Apalagi kondisi rakyat dalam keadaan sulit secara ekonomi sehingga tak ada urgensi bagi pemerintah memindahkan ibu kota negara.
Terlebih, saat ini pemerintah harus fokus menangani varian baru omicron yang membutuhkan dana besar dari APBN dan PEN.
Pembangunan Ibu Kota Negara di saat seperti ini hendaknya dipertimbangkan dengan baik, saat ini Indonesia memiliki utang luar negeri yang besar, defisit APBN besar diatas 3 persen dan pendapatan negara yang turun.
Adalah sangat bijak bila Presiden tidak memaksakan keuangan negara untuk membiayai proyek tersebut. Sementara infrastruktur dasar lainnya di beberapa daerah masih buruk, sekolah rusak terlantar dan beberapa jembatan desa terabaikan tidak terpelihara.
Proyek pemindahan dan pembangunan ibu kota negara baru tidak akan memberi manfaat bagi rakyat secara keseluruhan dan hanya menguntungkan segelintir orang saja.
Karena itu, pemindahan ibu kota negara dari Jakarta merupakan bentuk kebijakan yang tidak berpihak secara publik secara luas melainkan hanya kepada penyelenggara proyek pembangunan tersebut.
Penyusunan naskah akademik tentang pembangunan Ibu Kota Negara Baru tidak disusun secara komprehensif dan partisipatif terutama dampak lingkungan dan daya dukung pembiayaan serta keadaan geologi dan situasi geostrategis di tengah pandemi.

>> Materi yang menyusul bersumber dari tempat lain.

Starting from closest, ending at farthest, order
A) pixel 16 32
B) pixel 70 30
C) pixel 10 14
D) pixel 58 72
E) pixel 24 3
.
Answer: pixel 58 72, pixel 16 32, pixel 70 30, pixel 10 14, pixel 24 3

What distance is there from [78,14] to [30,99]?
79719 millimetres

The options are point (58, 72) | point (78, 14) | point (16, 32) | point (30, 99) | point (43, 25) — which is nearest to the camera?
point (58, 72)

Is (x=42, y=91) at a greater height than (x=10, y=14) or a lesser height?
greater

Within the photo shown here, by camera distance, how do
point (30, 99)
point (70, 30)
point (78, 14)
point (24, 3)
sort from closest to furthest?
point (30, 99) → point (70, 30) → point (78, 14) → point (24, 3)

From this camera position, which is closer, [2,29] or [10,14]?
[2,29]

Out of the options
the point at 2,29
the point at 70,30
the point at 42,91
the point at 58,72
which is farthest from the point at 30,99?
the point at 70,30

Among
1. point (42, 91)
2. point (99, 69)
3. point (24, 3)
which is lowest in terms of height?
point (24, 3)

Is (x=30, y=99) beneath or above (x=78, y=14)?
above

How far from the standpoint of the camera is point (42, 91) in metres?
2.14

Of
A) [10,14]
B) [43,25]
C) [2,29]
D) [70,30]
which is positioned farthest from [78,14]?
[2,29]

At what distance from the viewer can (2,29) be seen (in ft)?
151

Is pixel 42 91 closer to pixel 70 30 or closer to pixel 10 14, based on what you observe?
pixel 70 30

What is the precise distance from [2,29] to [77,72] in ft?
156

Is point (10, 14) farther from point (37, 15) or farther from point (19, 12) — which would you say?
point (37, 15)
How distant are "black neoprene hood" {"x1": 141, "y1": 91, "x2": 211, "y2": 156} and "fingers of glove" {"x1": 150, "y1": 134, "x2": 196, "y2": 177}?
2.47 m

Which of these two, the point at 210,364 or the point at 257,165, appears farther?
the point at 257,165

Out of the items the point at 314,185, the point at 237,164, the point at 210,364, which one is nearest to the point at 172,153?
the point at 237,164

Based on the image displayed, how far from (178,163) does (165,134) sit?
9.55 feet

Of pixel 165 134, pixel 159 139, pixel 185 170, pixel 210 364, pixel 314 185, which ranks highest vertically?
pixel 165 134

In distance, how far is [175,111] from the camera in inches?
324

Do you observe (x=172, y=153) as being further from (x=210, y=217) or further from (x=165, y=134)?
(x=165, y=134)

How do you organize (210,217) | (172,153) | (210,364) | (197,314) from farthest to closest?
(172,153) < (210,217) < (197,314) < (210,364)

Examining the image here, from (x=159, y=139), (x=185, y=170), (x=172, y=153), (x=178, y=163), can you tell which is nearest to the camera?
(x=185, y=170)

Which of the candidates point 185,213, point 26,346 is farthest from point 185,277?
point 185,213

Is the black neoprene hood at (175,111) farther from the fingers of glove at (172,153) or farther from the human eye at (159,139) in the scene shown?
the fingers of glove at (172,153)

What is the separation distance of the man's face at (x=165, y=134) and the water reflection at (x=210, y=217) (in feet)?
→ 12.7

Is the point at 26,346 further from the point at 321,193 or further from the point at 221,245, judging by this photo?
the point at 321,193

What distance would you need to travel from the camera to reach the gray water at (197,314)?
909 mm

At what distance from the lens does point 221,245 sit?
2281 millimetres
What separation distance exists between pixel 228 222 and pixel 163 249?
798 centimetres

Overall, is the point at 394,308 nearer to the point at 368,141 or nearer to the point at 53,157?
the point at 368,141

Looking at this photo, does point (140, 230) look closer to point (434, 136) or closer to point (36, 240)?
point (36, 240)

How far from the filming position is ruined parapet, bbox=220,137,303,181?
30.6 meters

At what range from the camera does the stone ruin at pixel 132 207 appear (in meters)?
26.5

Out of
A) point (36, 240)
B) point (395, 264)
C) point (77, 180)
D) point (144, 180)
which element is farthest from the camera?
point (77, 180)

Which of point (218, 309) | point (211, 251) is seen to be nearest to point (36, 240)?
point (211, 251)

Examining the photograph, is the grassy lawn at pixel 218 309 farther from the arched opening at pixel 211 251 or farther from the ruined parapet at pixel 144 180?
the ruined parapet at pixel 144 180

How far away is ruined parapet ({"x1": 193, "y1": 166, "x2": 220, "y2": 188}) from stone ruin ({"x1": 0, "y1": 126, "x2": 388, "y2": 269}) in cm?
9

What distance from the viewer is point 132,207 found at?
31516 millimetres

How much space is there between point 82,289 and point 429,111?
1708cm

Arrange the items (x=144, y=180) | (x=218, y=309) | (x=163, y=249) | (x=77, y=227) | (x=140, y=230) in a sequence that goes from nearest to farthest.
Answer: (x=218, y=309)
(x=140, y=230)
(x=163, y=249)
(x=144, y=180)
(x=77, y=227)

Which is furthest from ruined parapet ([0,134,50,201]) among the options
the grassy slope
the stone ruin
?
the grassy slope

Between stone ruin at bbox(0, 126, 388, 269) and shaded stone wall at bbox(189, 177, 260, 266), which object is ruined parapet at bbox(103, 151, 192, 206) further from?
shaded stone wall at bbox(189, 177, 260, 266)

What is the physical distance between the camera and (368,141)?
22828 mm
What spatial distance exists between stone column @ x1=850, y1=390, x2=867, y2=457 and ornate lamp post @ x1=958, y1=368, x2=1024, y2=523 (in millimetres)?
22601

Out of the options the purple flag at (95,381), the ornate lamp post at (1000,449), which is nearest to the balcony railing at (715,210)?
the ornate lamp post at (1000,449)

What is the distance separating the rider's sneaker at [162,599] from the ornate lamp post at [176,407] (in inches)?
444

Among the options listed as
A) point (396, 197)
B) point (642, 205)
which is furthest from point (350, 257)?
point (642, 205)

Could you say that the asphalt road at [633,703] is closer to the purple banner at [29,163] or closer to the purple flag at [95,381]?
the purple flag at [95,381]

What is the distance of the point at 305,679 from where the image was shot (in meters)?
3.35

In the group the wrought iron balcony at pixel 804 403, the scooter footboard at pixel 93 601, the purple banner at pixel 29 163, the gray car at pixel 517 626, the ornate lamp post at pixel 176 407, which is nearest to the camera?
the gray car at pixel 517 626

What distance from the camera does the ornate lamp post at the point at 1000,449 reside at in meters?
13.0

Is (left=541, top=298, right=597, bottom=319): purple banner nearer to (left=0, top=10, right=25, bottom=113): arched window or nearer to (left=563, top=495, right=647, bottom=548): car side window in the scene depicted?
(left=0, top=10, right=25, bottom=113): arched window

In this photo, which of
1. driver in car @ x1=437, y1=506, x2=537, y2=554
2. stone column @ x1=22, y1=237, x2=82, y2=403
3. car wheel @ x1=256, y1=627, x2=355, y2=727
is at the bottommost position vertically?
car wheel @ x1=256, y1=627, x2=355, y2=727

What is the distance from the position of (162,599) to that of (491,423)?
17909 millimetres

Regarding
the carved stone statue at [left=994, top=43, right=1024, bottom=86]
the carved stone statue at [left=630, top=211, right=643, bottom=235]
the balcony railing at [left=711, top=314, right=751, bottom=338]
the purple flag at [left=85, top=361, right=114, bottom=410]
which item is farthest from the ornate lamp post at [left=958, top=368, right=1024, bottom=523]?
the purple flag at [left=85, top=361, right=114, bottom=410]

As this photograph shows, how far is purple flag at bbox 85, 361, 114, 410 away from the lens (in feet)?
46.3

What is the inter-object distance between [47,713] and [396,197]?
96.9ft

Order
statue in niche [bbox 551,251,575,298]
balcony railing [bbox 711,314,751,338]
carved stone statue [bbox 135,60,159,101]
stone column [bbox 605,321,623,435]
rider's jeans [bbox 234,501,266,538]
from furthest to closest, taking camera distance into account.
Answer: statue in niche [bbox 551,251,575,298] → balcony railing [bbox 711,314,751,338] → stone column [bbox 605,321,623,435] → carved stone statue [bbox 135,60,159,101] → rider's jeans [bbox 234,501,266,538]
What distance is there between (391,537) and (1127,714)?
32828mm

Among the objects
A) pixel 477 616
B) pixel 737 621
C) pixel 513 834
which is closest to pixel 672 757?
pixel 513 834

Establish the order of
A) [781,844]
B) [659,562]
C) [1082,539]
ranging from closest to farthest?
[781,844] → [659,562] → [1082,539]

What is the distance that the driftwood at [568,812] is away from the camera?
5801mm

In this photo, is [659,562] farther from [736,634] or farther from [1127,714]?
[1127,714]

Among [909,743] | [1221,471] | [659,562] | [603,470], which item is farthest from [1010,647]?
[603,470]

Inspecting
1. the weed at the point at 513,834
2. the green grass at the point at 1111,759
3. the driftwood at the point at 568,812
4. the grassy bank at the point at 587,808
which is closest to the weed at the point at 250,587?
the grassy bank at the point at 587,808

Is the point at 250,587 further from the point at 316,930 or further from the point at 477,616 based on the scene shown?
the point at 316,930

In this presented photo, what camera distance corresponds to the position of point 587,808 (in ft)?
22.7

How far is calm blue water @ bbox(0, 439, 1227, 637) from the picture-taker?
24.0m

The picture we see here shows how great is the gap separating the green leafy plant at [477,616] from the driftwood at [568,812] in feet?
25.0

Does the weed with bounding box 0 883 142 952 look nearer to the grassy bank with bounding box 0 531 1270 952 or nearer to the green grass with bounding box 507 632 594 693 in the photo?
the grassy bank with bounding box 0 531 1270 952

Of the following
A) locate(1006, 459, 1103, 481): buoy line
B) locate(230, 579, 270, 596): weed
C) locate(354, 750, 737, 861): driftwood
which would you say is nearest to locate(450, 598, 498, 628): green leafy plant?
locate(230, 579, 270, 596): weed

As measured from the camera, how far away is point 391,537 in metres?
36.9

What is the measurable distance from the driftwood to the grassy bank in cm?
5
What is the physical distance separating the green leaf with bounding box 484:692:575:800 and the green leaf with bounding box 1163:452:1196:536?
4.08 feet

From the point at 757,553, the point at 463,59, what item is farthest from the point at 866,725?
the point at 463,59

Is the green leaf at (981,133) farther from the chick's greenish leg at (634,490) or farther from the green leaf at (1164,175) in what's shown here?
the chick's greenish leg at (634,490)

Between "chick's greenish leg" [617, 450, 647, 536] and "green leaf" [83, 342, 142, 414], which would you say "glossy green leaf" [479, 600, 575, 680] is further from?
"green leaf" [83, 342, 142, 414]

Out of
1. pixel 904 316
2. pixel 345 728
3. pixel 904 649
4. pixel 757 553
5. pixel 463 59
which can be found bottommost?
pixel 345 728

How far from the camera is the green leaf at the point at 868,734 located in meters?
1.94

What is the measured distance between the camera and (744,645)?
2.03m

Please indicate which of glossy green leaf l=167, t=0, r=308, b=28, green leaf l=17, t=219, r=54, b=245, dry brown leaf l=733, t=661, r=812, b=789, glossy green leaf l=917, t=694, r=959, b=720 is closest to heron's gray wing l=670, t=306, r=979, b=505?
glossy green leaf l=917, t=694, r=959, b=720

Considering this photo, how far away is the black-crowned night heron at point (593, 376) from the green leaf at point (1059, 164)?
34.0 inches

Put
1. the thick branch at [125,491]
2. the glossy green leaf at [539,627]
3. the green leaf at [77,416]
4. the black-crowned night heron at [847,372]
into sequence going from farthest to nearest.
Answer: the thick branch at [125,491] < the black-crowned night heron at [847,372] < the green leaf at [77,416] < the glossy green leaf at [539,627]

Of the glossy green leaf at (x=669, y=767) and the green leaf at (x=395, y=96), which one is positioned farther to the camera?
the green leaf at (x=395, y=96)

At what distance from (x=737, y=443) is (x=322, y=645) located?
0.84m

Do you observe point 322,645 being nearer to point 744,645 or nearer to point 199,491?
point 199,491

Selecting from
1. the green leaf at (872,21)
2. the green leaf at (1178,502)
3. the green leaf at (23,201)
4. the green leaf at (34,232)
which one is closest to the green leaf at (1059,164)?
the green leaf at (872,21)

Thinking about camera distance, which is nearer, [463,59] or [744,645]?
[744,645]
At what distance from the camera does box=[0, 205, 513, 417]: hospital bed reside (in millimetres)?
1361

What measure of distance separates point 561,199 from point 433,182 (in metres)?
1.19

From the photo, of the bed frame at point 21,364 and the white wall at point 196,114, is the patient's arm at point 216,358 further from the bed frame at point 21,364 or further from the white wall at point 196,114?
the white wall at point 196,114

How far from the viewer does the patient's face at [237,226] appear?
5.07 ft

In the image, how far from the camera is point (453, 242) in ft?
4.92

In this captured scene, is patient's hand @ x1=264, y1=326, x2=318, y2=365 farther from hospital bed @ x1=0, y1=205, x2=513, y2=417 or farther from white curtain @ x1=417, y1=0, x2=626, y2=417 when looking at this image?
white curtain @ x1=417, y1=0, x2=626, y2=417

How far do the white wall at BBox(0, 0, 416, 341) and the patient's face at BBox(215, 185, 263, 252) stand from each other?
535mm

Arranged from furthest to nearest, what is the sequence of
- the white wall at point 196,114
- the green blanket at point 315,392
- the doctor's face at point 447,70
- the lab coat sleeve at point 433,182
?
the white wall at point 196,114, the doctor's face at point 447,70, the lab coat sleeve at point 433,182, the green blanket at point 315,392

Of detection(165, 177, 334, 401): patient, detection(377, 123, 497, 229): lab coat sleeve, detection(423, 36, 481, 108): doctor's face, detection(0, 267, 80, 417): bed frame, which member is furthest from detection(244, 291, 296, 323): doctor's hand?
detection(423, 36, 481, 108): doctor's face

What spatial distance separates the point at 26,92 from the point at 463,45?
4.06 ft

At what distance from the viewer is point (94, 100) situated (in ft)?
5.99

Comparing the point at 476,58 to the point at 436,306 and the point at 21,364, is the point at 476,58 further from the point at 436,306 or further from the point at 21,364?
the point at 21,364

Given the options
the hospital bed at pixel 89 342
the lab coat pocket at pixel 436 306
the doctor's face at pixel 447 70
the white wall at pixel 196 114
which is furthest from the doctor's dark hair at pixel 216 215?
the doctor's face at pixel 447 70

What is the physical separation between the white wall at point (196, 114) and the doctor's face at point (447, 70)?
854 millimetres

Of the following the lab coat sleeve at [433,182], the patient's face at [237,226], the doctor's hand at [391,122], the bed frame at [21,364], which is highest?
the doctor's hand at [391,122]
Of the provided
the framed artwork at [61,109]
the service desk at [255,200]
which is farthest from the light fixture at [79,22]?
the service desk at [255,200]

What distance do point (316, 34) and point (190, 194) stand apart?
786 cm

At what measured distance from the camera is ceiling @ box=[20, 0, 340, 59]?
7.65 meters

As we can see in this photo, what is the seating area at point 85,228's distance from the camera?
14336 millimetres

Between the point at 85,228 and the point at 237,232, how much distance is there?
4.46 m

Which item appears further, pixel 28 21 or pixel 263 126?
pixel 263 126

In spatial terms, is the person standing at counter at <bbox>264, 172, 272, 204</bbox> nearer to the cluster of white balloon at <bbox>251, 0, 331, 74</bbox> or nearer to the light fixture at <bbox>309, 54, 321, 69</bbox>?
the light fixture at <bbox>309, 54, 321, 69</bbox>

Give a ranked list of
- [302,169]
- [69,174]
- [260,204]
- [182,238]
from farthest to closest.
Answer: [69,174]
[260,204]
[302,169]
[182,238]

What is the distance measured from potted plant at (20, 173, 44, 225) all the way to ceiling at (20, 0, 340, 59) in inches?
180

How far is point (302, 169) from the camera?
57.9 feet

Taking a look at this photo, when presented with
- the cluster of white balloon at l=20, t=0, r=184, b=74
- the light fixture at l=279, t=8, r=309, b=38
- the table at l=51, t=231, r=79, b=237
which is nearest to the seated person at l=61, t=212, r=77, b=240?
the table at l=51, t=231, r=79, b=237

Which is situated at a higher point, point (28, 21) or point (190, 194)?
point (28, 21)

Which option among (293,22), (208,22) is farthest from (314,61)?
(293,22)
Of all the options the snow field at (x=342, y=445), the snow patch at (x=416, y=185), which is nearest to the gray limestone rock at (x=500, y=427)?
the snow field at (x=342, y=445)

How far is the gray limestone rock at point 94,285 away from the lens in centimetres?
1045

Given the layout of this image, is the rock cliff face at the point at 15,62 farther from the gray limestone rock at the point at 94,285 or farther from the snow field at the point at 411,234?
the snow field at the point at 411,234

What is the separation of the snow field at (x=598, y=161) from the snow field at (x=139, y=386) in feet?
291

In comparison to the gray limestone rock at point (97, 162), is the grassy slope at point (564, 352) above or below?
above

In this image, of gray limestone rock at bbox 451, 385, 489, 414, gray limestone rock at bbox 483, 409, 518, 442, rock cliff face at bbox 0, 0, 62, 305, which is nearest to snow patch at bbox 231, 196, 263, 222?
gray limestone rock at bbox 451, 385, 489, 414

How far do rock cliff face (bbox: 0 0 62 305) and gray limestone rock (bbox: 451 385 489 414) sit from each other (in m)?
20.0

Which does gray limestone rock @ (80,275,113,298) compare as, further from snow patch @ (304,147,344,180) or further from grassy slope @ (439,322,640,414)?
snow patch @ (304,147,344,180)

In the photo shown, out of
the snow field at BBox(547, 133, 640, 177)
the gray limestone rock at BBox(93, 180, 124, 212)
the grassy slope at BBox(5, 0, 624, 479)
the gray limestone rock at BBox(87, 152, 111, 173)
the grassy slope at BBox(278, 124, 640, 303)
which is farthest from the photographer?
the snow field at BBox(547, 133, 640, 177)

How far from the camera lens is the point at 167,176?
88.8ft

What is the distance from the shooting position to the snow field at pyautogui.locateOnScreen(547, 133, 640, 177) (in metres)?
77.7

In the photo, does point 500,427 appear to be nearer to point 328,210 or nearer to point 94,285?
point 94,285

Lokasi yang dipilih berpotensi menghapus pertanggungjawaban kerusakan yang disebabkan para pengelola tambang batubara. Tercatat ada sebanyak 73.584 hektare konsesi tambang batu bara di wilayah IKN yang harus dipertanggungjawabkan.
Pertanyaan besar publik adalah benarkah kepentingan pemindahan ibukota baru adalah untuk kepentingan publik.
Kami memandang saat ini bukanlah waktu yang tepat memindahkan Ibu Kota Negara dari Jakarta ke Penajam Pasir Utara Kalimantan Timur.
Kami mengajak segenap anak bangsa yang peduli akan masa depan Bangsa dan Kedaulatan Bangsa untuk menandatangani di change.org
Selain Mantan Ketua KPK juga ada Guru Besar Ekonomi Universitas Indonesia Sri Edi Swasono yang juga mendukung petisi tersebut.
Lalu ada Guru Besar Universitas Islam Negeri (UIN) Syarif Hidayatullah, Azyumardi Azra, mantan Ketua Umum PP Muhammadiyah, Din Syamsuddin hingga ekonom senior, Faisal Basri.